Task to carry out
Word-for-word transcription is needed for all of the entries.

Start of Block

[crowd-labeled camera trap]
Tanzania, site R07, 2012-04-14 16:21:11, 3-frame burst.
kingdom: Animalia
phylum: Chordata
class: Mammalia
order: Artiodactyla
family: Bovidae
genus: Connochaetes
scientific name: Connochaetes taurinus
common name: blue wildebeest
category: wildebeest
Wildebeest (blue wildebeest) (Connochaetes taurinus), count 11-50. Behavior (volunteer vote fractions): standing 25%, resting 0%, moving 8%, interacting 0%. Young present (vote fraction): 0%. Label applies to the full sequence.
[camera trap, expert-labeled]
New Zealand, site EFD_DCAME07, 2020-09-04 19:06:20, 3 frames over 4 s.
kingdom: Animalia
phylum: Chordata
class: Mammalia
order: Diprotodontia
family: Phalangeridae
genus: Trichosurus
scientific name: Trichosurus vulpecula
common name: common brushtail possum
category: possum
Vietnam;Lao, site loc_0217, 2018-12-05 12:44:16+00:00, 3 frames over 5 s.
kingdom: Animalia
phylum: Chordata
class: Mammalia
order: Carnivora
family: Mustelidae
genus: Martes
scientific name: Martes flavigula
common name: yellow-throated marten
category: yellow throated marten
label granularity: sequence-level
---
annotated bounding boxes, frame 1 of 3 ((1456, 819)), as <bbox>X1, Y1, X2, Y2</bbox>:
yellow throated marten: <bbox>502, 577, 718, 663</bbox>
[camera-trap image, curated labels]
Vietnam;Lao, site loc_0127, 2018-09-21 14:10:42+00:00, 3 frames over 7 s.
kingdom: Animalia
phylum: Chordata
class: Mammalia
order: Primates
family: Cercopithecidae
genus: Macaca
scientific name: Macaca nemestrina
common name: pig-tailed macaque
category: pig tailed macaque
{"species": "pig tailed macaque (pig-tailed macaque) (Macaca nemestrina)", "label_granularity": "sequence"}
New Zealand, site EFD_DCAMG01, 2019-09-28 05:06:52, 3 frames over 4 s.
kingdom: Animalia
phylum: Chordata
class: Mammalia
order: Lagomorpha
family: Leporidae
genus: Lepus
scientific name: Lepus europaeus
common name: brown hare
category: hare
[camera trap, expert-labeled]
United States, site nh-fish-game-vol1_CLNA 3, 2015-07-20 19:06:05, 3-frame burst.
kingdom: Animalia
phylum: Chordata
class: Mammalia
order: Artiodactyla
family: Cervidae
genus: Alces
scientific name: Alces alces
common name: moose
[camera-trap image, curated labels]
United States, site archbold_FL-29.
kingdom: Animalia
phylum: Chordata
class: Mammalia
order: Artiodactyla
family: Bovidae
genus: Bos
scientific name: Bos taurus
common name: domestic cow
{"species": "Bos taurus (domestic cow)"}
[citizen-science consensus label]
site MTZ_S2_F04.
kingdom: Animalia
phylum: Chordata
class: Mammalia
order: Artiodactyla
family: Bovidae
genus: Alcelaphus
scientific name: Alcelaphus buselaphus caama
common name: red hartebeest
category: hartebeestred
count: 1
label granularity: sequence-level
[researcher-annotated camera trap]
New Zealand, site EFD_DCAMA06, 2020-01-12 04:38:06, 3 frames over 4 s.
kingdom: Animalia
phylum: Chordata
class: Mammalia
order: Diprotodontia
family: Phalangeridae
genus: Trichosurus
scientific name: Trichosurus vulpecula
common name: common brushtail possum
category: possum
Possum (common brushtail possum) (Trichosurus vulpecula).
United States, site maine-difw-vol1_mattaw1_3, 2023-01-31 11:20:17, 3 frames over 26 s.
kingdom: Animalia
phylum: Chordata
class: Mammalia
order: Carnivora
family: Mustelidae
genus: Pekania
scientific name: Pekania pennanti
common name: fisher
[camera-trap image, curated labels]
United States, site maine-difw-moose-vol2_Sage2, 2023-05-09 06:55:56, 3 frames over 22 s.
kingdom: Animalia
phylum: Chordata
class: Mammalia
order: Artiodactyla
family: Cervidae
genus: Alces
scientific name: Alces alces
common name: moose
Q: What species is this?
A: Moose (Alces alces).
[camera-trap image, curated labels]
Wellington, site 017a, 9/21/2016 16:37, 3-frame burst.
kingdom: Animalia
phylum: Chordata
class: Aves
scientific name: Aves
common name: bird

End of Block

Answer to the exercise
[crowd-labeled camera trap]
Tanzania, site R07, 2012-04-14 16:21:11, 3-frame burst.
kingdom: Animalia
phylum: Chordata
class: Mammalia
order: Artiodactyla
family: Bovidae
genus: Connochaetes
scientific name: Connochaetes taurinus
common name: blue wildebeest
category: wildebeest
Wildebeest (blue wildebeest) (Connochaetes taurinus), count 11-50. Behavior (volunteer vote fractions): standing 25%, resting 0%, moving 8%, interacting 0%. Young present (vote fraction): 0%. Label applies to the full sequence.
[camera trap, expert-labeled]
New Zealand, site EFD_DCAME07, 2020-09-04 19:06:20, 3 frames over 4 s.
kingdom: Animalia
phylum: Chordata
class: Mammalia
order: Diprotodontia
family: Phalangeridae
genus: Trichosurus
scientific name: Trichosurus vulpecula
common name: common brushtail possum
category: possum
Vietnam;Lao, site loc_0217, 2018-12-05 12:44:16+00:00, 3 frames over 5 s.
kingdom: Animalia
phylum: Chordata
class: Mammalia
order: Carnivora
family: Mustelidae
genus: Martes
scientific name: Martes flavigula
common name: yellow-throated marten
category: yellow throated marten
label granularity: sequence-level
---
annotated bounding boxes, frame 1 of 3 ((1456, 819)), as <bbox>X1, Y1, X2, Y2</bbox>:
yellow throated marten: <bbox>502, 577, 718, 663</bbox>
[camera-trap image, curated labels]
Vietnam;Lao, site loc_0127, 2018-09-21 14:10:42+00:00, 3 frames over 7 s.
kingdom: Animalia
phylum: Chordata
class: Mammalia
order: Primates
family: Cercopithecidae
genus: Macaca
scientific name: Macaca nemestrina
common name: pig-tailed macaque
category: pig tailed macaque
{"species": "pig tailed macaque (pig-tailed macaque) (Macaca nemestrina)", "label_granularity": "sequence"}
New Zealand, site EFD_DCAMG01, 2019-09-28 05:06:52, 3 frames over 4 s.
kingdom: Animalia
phylum: Chordata
class: Mammalia
order: Lagomorpha
family: Leporidae
genus: Lepus
scientific name: Lepus europaeus
common name: brown hare
category: hare
[camera trap, expert-labeled]
United States, site nh-fish-game-vol1_CLNA 3, 2015-07-20 19:06:05, 3-frame burst.
kingdom: Animalia
phylum: Chordata
class: Mammalia
order: Artiodactyla
family: Cervidae
genus: Alces
scientific name: Alces alces
common name: moose
[camera-trap image, curated labels]
United States, site archbold_FL-29.
kingdom: Animalia
phylum: Chordata
class: Mammalia
order: Artiodactyla
family: Bovidae
genus: Bos
scientific name: Bos taurus
common name: domestic cow
{"species": "Bos taurus (domestic cow)"}
[citizen-science consensus label]
site MTZ_S2_F04.
kingdom: Animalia
phylum: Chordata
class: Mammalia
order: Artiodactyla
family: Bovidae
genus: Alcelaphus
scientific name: Alcelaphus buselaphus caama
common name: red hartebeest
category: hartebeestred
count: 1
label granularity: sequence-level
[researcher-annotated camera trap]
New Zealand, site EFD_DCAMA06, 2020-01-12 04:38:06, 3 frames over 4 s.
kingdom: Animalia
phylum: Chordata
class: Mammalia
order: Diprotodontia
family: Phalangeridae
genus: Trichosurus
scientific name: Trichosurus vulpecula
common name: common brushtail possum
category: possum
Possum (common brushtail possum) (Trichosurus vulpecula).
United States, site maine-difw-vol1_mattaw1_3, 2023-01-31 11:20:17, 3 frames over 26 s.
kingdom: Animalia
phylum: Chordata
class: Mammalia
order: Carnivora
family: Mustelidae
genus: Pekania
scientific name: Pekania pennanti
common name: fisher
[camera-trap image, curated labels]
United States, site maine-difw-moose-vol2_Sage2, 2023-05-09 06:55:56, 3 frames over 22 s.
kingdom: Animalia
phylum: Chordata
class: Mammalia
order: Artiodactyla
family: Cervidae
genus: Alces
scientific name: Alces alces
common name: moose
Q: What species is this?
A: Moose (Alces alces).
[camera-trap image, curated labels]
Wellington, site 017a, 9/21/2016 16:37, 3-frame burst.
kingdom: Animalia
phylum: Chordata
class: Aves
scientific name: Aves
common name: bird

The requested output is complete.